La historia ha participado en la construcción de los Estados-nación durante el siglo XIX en todos los países europeos tras Napoleón2. Desde comienzos del XX, esta movilización de la ciencia histórica ha sido objeto de crítica por un sector importante de historiadores de todos los países europeos que buscaban librarse de los condicionamientos a los que los obligaba una historia al servicio de la formación del Estado-nación y de la legitimación de ese Estado. Y, al tiempo, al servicio de la formación de ciudadanos emocionalmente vinculados a esa versión de la historia: una historia al servicio de crear buenos ciudadanos3.
En estos dos libros uno encuentra mucho de lo que el Estado-nación ha hecho a la historia, o más bien, de lo que el Estado ha exigido a los historiadores. Pero el Estado no ha sido la única estructura de poder que ha actuado sobre la historia. En la actualidad, localismos y regionalismos autonómicos, organizaciones militantes, comunidades religiosas, colectivos étnicos, libres de definir su perfil, pueden también, y de hecho lo hacen, poner presión sobre el trabajo de los historiadores y sobre la imaginación de los ciudadanos. Hay otros corsés que hemos visto actuar sobre la historia, otros proyectos nacionalistas de los que Manzano y Schaub, cada uno en su terreno, dan cumplida cuenta. Una historia manipulada y una población cautiva de un proyecto político minoritario es algo de lo que, en los últimos años, por desgracia, hemos sido testigos todos.
Esa crítica de la historia nacional, tan necesaria y al tiempo tan difícil, se ha traducido a veces en una prudencia excesiva y un temor a enfrentarse a temas vastos, como una sociedad entera, o el conjunto de unos países conectados, cruzados, o de un área geográfica no definida por fronteras nacionales. Se ha producido una timidez y una fragmentación, en realidad una atomización de los objetos de estudio, ayudada por el auge de las identidades, de poner el foco sobre identidades específicas y particulares que Schaub en particular señala como uno de los mayores desafíos a los que en la actualidad se enfrenta el historiador. Es el objetivo principal del libro de Schaub desde su título, pero también presente a lo largo del libro de Manzano: «La realidad es, sin embargo, que llevamos demasiado tiempo enzarzados en debates históricos marcados por posturas identitarias cada vez más irreductibles» (p. 467).
No es tarea fácil desnacionalizar la historia; requiere una valentía de la que dan prueba los dos autores reseñados.
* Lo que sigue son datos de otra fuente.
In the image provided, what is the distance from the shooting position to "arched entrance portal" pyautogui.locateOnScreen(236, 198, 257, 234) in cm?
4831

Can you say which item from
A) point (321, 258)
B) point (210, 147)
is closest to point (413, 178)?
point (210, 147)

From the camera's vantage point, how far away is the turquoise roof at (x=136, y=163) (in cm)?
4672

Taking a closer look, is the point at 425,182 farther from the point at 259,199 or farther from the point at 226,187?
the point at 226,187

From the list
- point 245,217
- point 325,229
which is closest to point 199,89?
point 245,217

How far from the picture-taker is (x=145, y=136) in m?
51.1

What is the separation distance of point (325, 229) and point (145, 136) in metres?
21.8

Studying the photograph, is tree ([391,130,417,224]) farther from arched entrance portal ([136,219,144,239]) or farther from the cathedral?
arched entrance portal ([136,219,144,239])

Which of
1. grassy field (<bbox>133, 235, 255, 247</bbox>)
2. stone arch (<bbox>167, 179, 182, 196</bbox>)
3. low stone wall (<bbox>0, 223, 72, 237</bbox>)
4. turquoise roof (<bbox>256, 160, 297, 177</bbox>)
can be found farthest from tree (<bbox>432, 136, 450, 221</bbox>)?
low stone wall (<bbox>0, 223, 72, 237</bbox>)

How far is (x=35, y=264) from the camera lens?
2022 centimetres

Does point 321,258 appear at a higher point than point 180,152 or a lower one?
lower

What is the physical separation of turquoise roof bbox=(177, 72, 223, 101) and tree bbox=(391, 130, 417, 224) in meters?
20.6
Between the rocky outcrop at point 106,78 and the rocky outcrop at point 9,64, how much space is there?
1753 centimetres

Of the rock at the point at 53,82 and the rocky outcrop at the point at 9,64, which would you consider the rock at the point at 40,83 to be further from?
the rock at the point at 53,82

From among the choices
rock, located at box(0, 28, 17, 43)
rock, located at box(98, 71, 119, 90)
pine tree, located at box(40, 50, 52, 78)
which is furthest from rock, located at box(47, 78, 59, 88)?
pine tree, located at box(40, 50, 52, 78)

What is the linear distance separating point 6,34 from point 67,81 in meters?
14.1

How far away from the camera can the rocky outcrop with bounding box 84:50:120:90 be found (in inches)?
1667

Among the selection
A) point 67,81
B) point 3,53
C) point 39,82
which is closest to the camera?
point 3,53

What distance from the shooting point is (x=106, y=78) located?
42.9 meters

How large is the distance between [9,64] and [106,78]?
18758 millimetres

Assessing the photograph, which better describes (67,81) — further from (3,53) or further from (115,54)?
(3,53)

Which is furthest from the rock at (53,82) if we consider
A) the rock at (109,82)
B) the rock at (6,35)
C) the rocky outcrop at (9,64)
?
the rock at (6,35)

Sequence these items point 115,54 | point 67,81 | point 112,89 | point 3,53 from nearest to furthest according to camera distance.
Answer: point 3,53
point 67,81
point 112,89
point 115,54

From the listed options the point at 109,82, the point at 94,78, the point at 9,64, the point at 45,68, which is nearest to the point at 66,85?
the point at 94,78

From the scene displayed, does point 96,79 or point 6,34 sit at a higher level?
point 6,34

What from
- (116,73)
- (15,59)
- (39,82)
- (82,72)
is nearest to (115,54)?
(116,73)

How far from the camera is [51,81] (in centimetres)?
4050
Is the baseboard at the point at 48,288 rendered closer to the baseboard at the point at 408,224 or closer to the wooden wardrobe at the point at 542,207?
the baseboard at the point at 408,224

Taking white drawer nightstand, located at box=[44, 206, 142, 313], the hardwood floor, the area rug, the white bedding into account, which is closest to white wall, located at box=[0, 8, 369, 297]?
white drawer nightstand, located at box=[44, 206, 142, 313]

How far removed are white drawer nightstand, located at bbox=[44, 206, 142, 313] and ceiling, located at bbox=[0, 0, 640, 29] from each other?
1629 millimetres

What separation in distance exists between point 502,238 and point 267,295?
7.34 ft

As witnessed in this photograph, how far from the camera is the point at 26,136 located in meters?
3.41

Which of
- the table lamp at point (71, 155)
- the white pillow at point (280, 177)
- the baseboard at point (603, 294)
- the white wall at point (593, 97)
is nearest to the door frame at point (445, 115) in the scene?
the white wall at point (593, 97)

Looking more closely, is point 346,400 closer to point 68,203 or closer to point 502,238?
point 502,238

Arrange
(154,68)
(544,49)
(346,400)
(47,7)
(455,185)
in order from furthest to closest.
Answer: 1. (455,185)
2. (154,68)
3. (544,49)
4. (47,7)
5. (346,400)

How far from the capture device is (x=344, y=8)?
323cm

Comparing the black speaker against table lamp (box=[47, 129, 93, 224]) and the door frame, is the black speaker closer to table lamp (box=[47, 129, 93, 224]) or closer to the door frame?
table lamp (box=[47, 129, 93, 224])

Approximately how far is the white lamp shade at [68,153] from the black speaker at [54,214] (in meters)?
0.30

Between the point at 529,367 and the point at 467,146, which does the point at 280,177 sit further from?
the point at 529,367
Manzano relata cómo uno de los inventores del nacionalismo vasco, Telesforo Monzón, afirmaba que a él no le interesaba la «historia auténtica» sino la poesía histórica capaz de crear una «conciencia nacional». Y es que los fríos datos históricos, en efecto, son inservibles para escribir la épica que atiza los sentimientos nacionalistas inasequibles a cualquier discusión racional sobre el pasado: «Cuando los historiadores intentamos desmontar minuciosamente los mitos nacionalistas con esos datos históricos, por lo general solo recibimos el desdén altivo de esos políticos y activistas que responden que tales evidencias son únicamente carne de erudición para eternas discusiones académicas» (p. 427). Poco parece, pues, lo que podemos hacer los historiadores. Y es que, ¿para qué sirve la historia?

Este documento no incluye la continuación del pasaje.